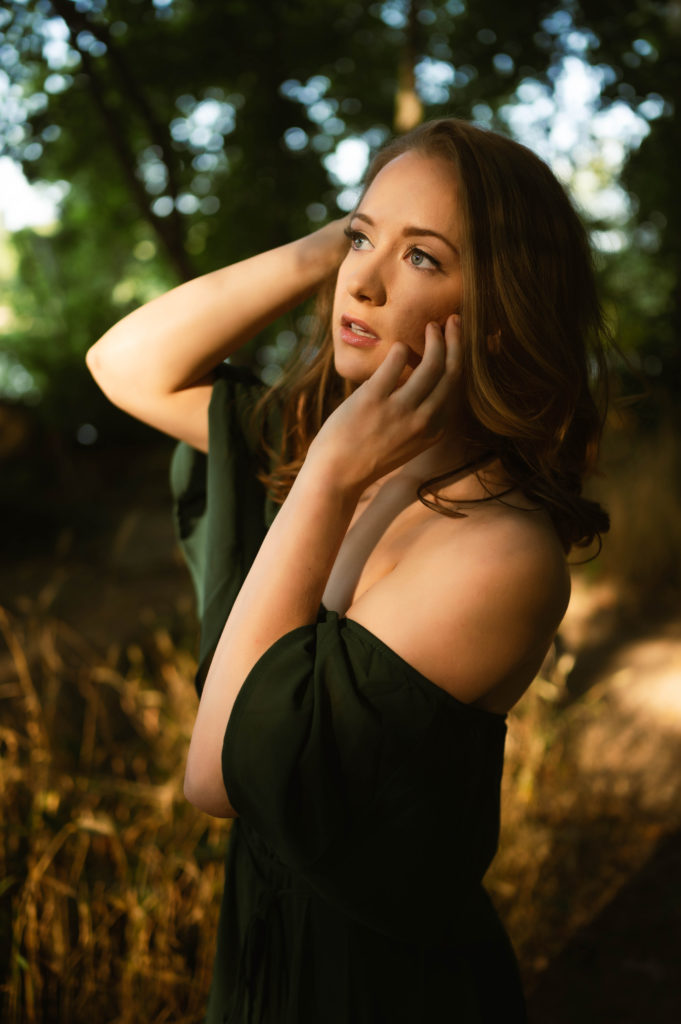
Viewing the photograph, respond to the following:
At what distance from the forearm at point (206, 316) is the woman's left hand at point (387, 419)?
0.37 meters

__________________________________________________

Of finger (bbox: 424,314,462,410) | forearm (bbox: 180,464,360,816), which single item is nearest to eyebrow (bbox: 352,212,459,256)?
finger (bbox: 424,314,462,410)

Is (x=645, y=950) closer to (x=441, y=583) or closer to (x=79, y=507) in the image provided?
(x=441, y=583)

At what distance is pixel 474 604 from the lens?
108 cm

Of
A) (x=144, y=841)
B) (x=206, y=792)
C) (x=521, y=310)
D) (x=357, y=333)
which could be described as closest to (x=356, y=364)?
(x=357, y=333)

__________________________________________________

▶ **Task requirements**:
Recast the lines from the one containing "Viewing the photograph, respond" to the one containing "0.37 meters", both included, as a numbered list and omit any blank lines.

▶ **Exercise response**:
1. Viewing the photograph, respond to the following:
2. At what distance from the forearm at point (206, 316) is the woman's left hand at point (387, 419)?
3. 0.37 meters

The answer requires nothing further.